There but for the grace of God go most of us. It's all very well my generation, in our late 50s and 60s, saying we drank in our teens and it didn't harm us, but beer was only about 3 per cent alcohol then.
Today kids can get beer up to 13 per cent strength and they don't have to drink as much to get trolleyed.
I'm damn lucky my own children survived the Auckland party rituals, when the legal drinking age was 20. I'd be fooling myself if I said they never told lies, didn't fake their ID, drink under age.
Looking back, there must have been a few close shaves, and I know one of their friends died at a party in the Coromandel when drugs were involved.
James Websters' parents were brave to front the media and provoke more debate about liquor laws. Amy-Rose's mother phoned Close Up because she wanted the country to know about the dangers of alcohol.
Just as Amy-Rose's mother was attacked, now the Websters are criticised on talkback and blogsites. What does it take for people to realise it's not the parents' fault? We can't lock our children up and throw away the keys.
Will any good come from the publicising of these peoples' grief?
One thing's for sure, James Webster is not being used as a "pin-up" boy for the campaigners, as claimed by blogger Cameron Slater.
Slater, son of former National Party president John Slater, cruelly wrote this week about James Webster: "A toffee-nosed school boy drank himself to death ... a dead thief and a liar who couldn't handle his piss killed himself. I always said Kings boys were poofs."
Fortunately, Slater's influence is nil. But someone who does have gravitas, Dr Margaret Abercrombie, wrote an open letter to the Prime Minister pointing out in graphic detail, and from personal experience,
just how much the drinking culture has changed in the last 10 years.

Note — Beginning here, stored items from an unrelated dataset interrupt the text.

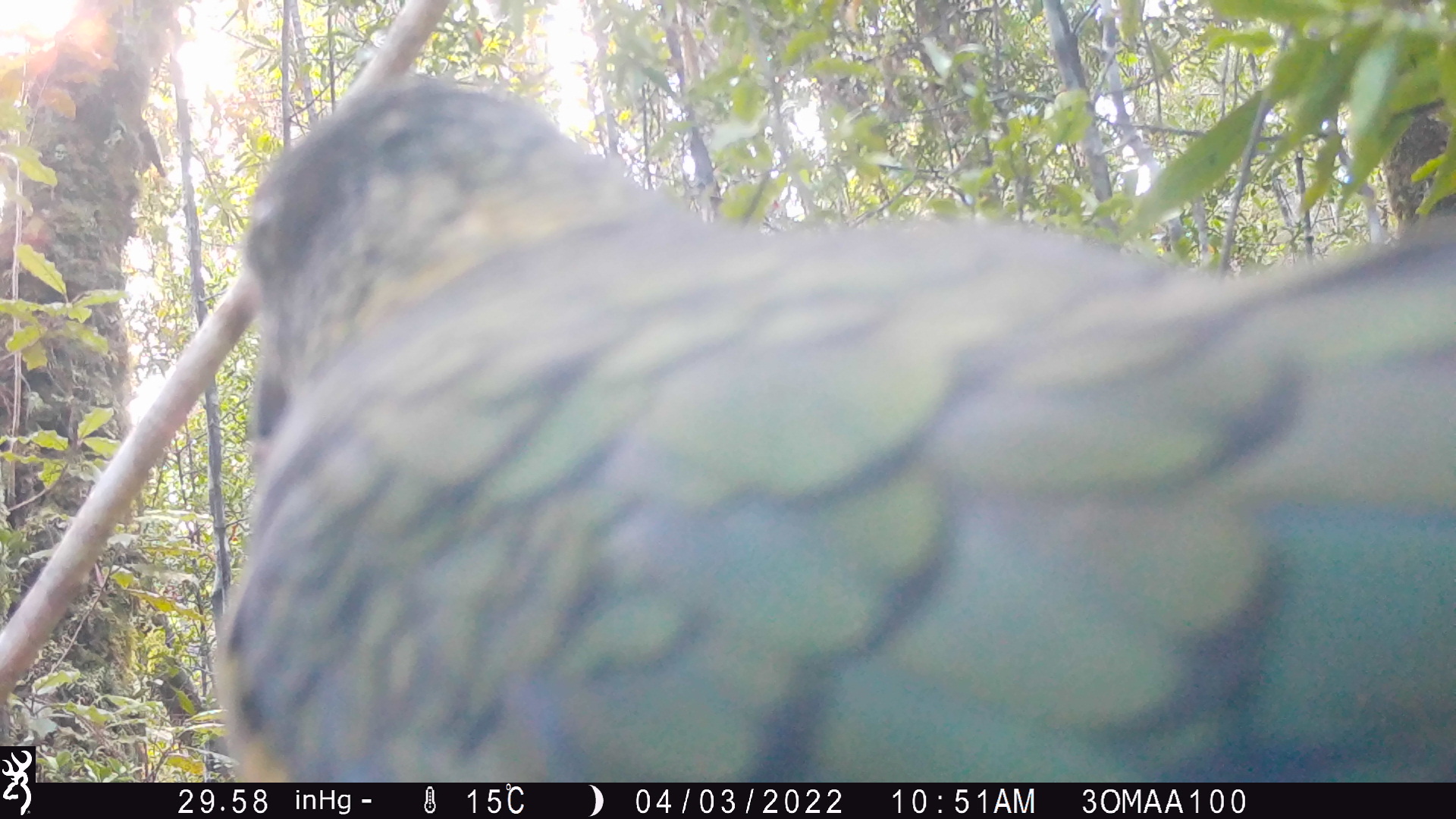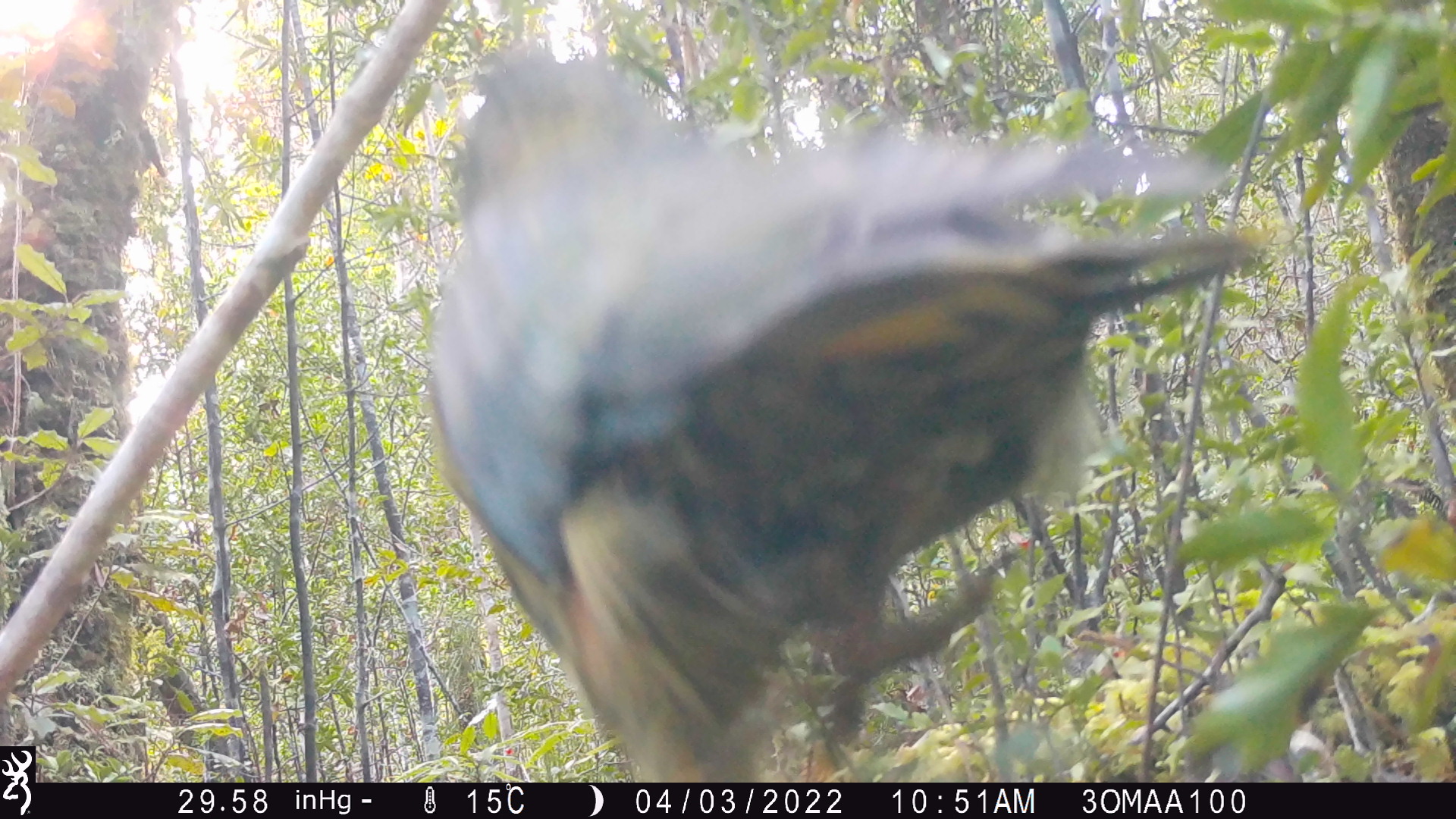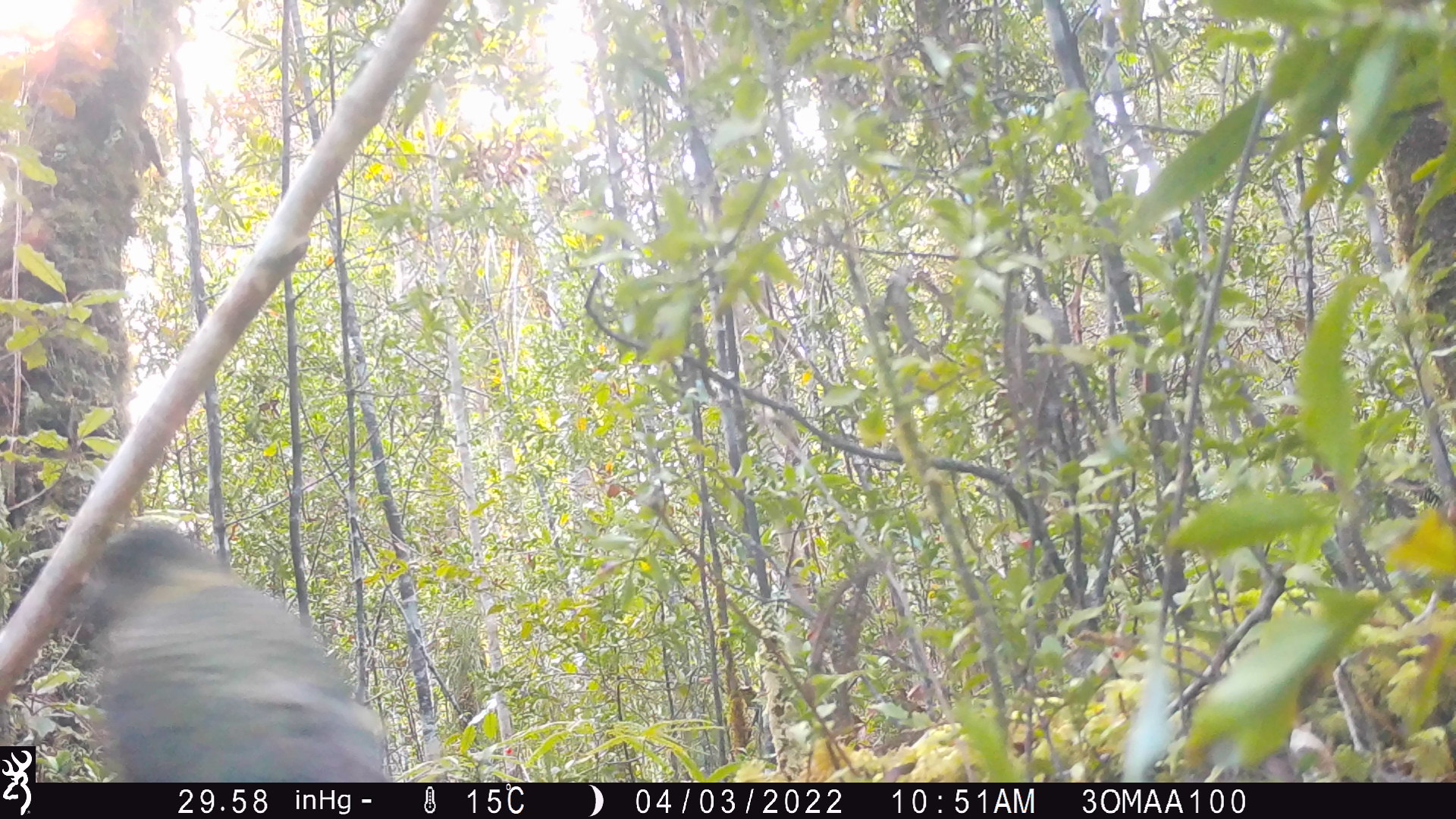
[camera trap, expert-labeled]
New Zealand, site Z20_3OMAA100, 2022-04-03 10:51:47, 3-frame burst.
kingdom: Animalia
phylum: Chordata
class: Aves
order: Psittaciformes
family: Strigopidae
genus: Nestor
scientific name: Nestor notabilis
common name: kea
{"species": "kea (Nestor notabilis)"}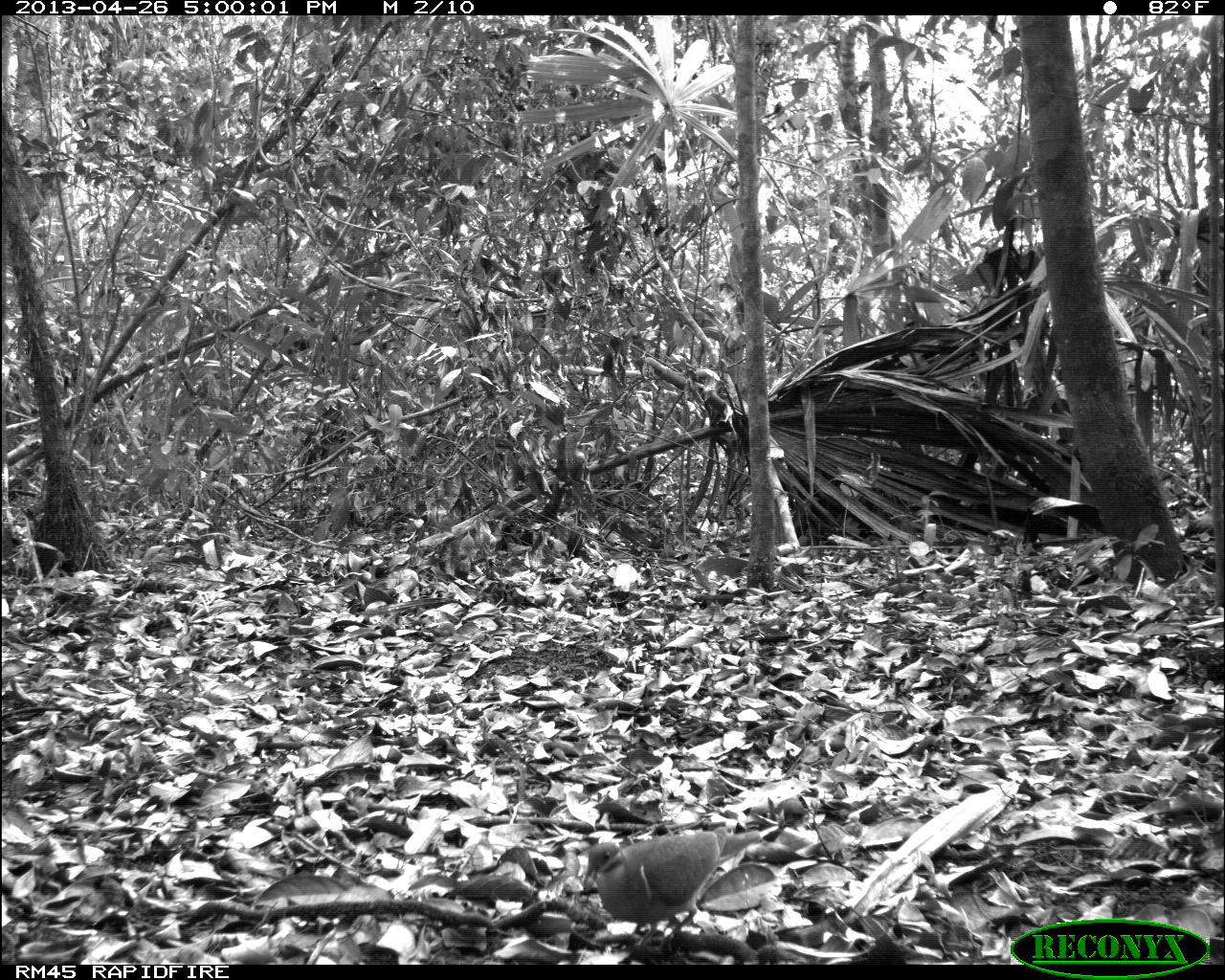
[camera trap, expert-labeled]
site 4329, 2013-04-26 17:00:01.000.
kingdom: Animalia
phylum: Chordata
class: Aves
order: Columbiformes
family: Columbidae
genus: Geotrygon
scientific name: Geotrygon montana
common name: ruddy quail-dove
Geotrygon montana (ruddy quail-dove), count 1.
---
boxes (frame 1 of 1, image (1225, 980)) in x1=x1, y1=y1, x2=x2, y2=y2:
geotrygon montana: x1=581, y1=825, x2=761, y2=952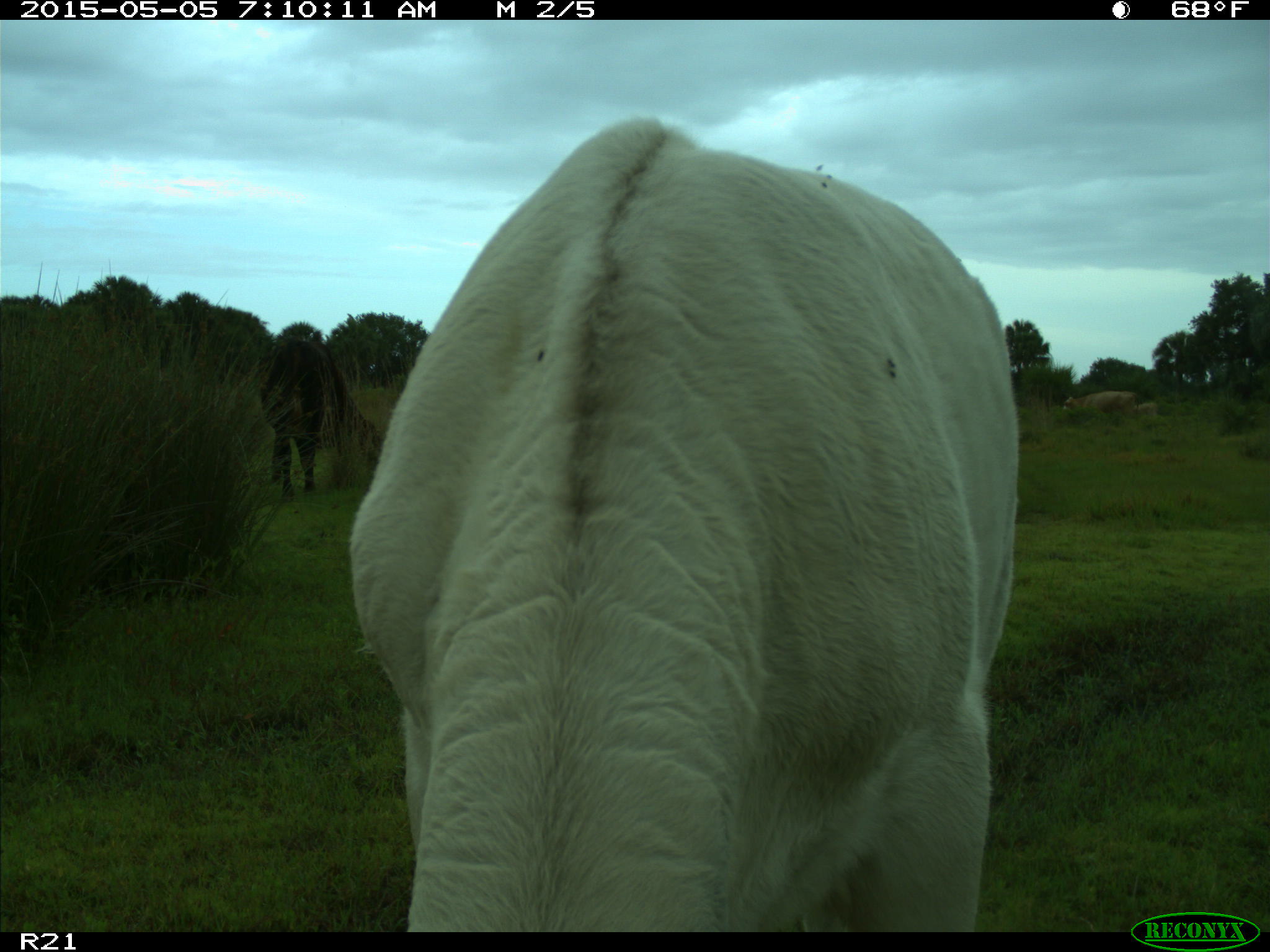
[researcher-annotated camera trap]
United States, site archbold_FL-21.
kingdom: Animalia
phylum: Chordata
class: Mammalia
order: Artiodactyla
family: Bovidae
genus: Bos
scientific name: Bos taurus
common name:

Some 16-year-olds, she says, imbibe up to 24 drinks over a weekend and spend all Sunday recovering.
Abercrombie asks, is it unreasonable to ask Parliament to take the lead and "change the culture of excessive drinking"?
John Key stated that raising the purchase age would not have saved James Webster's life. We don't know that for sure. What we do know is that when the legal age was 20, kids who were 18 or 19 drank because they were "nearly 20". Now kids who are 15 or 16 drink because they are "nearly 18".
I know raising the purchase age alone won't be enough. As Vanessa Reddy from Otago University Students' Association said, tackling the student binge-drinking culture will involve numerous initiatives. At least she's come up with tough measures.
MPs found it easy to up cigarette taxes, now that tobacco lobbyists are considered the devil incarnate. Yet except for Jim Anderton, not one MP will state the obvious on alcohol prices, regulations and licences. But as I've written before, booze lobbyists keep fridges well stocked in the corridors of power.